→ **Data for review**:
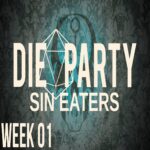 Die Party: Sin Eaters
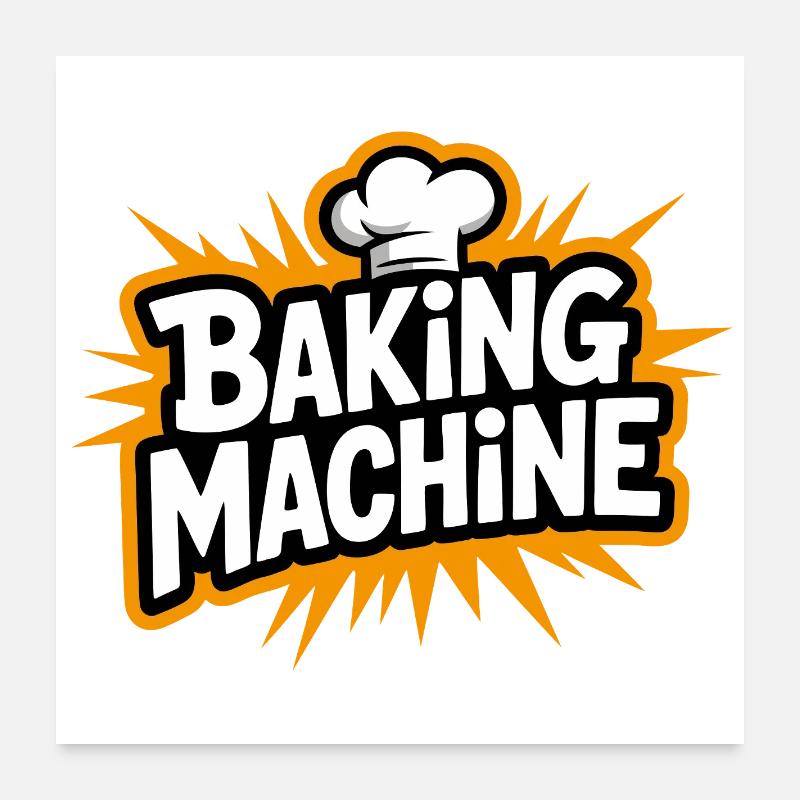 Baking Machine Fun Poster 60x60 cm
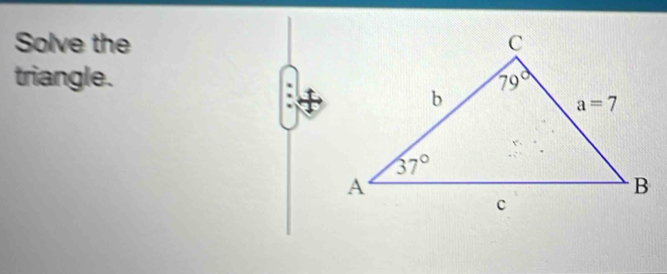 Solve the 
triangle.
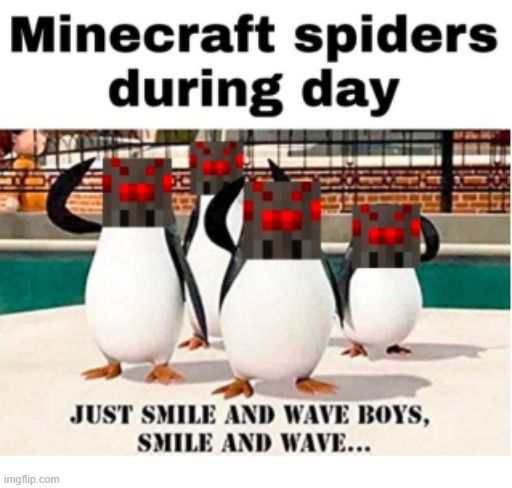 image tagged in spiders,minecraft best | made w/ Imgflip meme maker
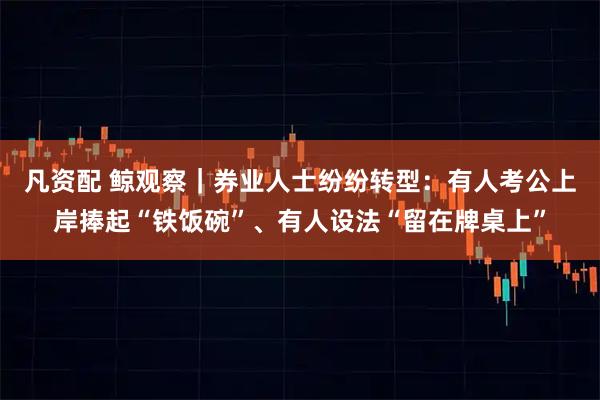 凡资配 鲸观察｜券业人士纷纷转型：有人考公上岸捧起“铁饭碗”、有人设法“留在牌桌上”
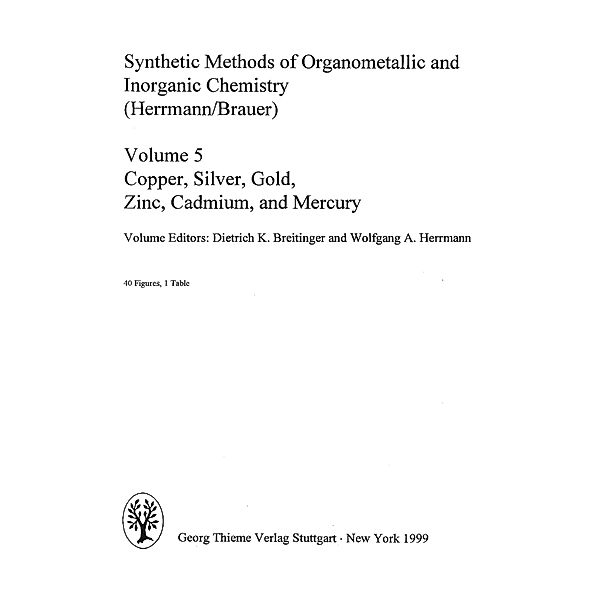 Synthetic Methods of Organometallic and Inorganic Chemistry, Volume 5, 1999, Dietrich Breitinger, Wolfgang A. Herrmann, Wolfgang Hiller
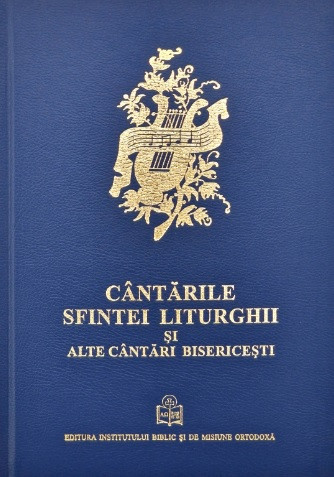 Cantarile Sfintei Liturghii si alte cantari bisericesti– pe dubla notatie muzicala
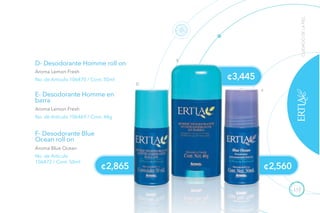115
¢3,445
D
E
F
CUIDADODELAPIEL
D- Desodorante Homme roll on
E- Desodorante Homme en
barra
F- Desodorante Blue
Ocean roll on
No. de Artículo 106470 / Cont. 50ml
No. de Artículo 106469 / Cont. 48g
No. de Artículo
106472 / Cont. 50ml
Aroma Lemon Fresh
Aroma Lemon Fresh
Aroma Blue Ocean
¢2,865 ¢2,560
 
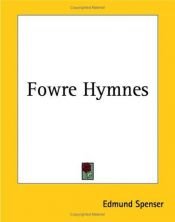 book cover of Fowre Hymnes by Edmund Spenser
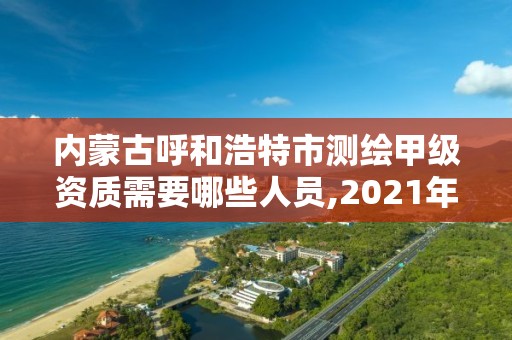 内蒙古呼和浩特市测绘甲级资质需要哪些人员,2021年测绘甲级资质申报条件。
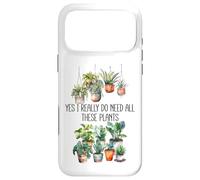 Yes I Really Do Need All These Plants Sign,Books Plant Lady Coque pour iPhone 17 Pro Max
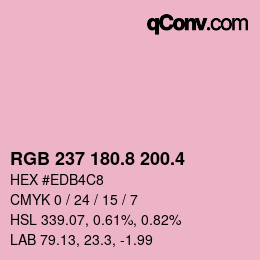 カラーコード: RGB 237 180.8 200.4 | qconv.com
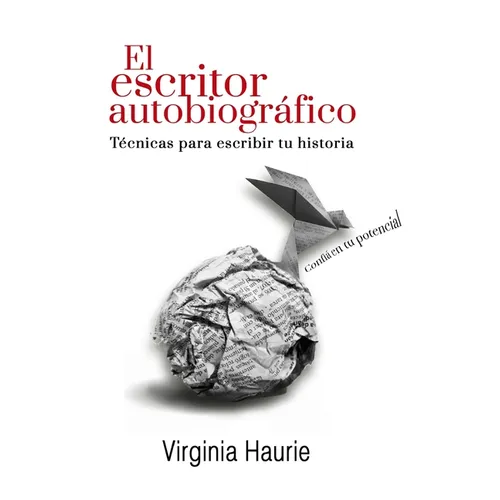 El escritor autobiográfico: Técnicas para escribir tu libro
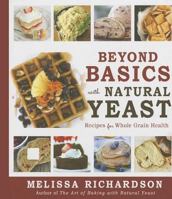 Beyond Basics with Natural Yeast: Recipes for Whole Grain Health 1462138268 Book Cover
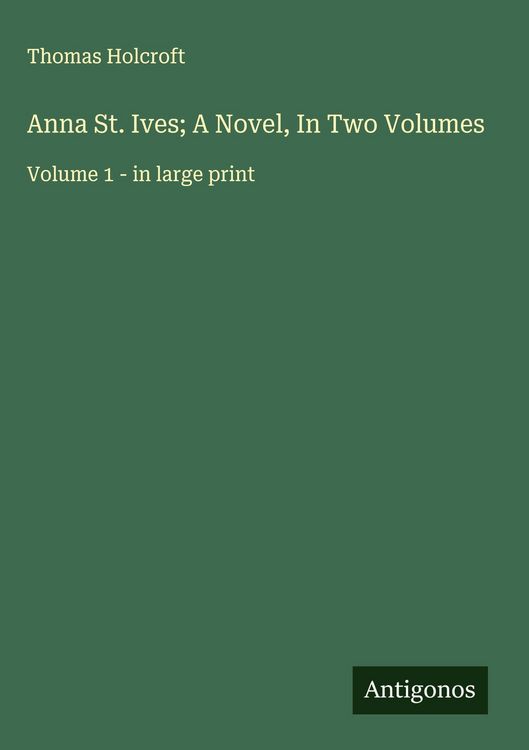 Produktbild: Anna St. Ives; A Novel, In Two Volumes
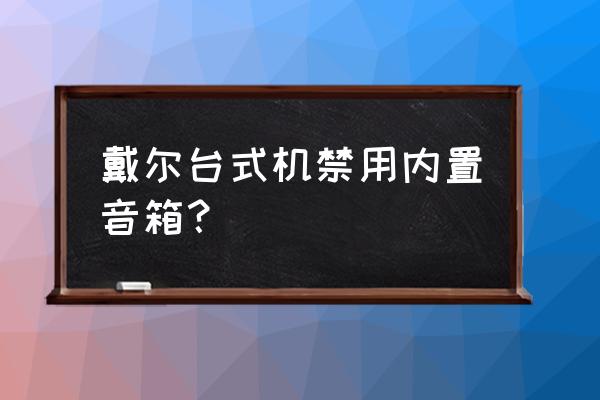 主机音箱怎么关闭 戴尔台式机禁用内置音箱? 主机音箱怎么关闭 戴尔台式机禁用内置音箱?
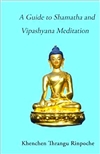 A Guide to Shamatha and Vipashyana Meditation, Khenchen Thrangu Rinpoche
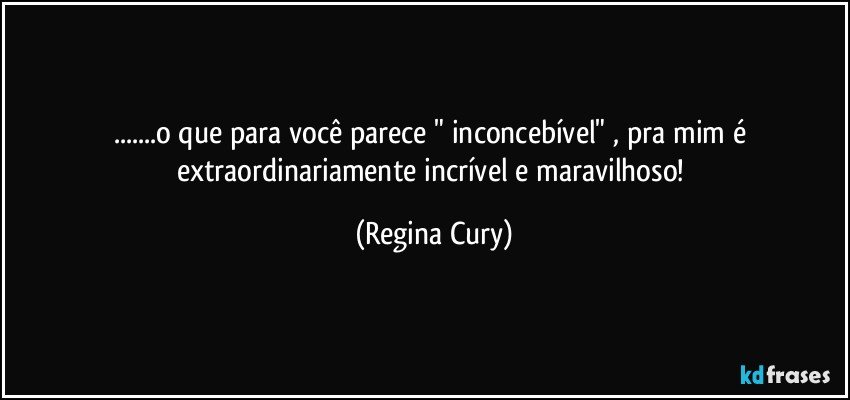 ...o que para você parece "  inconcebível" ,  pra mim é extraordinariamente incrível e maravilhoso! (Regina Cury)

→ **Assignment**: Return the material from the line containing "D- Desodorante Homme roll on" through the line containing "Beyond Basics with", exactly and in full, but without its pictures.

→ **Response area**:
D- Desodorante Homme roll on
E- Desodorante Homme en
barra
F- Desodorante Blue
Ocean roll on
No. de Artículo 106470 / Cont. 50ml
No. de Artículo 106469 / Cont. 48g
No. de Artículo
106472 / Cont. 50ml
Aroma Lemon Fresh
Aroma Lemon Fresh
Aroma Blue Ocean
¢2,865 ¢2,560
 
 book cover of Fowre Hymnes by Edmund Spenser
 内蒙古呼和浩特市测绘甲级资质需要哪些人员,2021年测绘甲级资质申报条件。
 Yes I Really Do Need All These Plants Sign,Books Plant Lady Coque pour iPhone 17 Pro Max
 カラーコード: RGB 237 180.8 200.4 | qconv.com
 El escritor autobiográfico: Técnicas para escribir tu libro
 Beyond Basics with Natural Yeast: Recipes for Whole Grain Health 1462138268 Book Cover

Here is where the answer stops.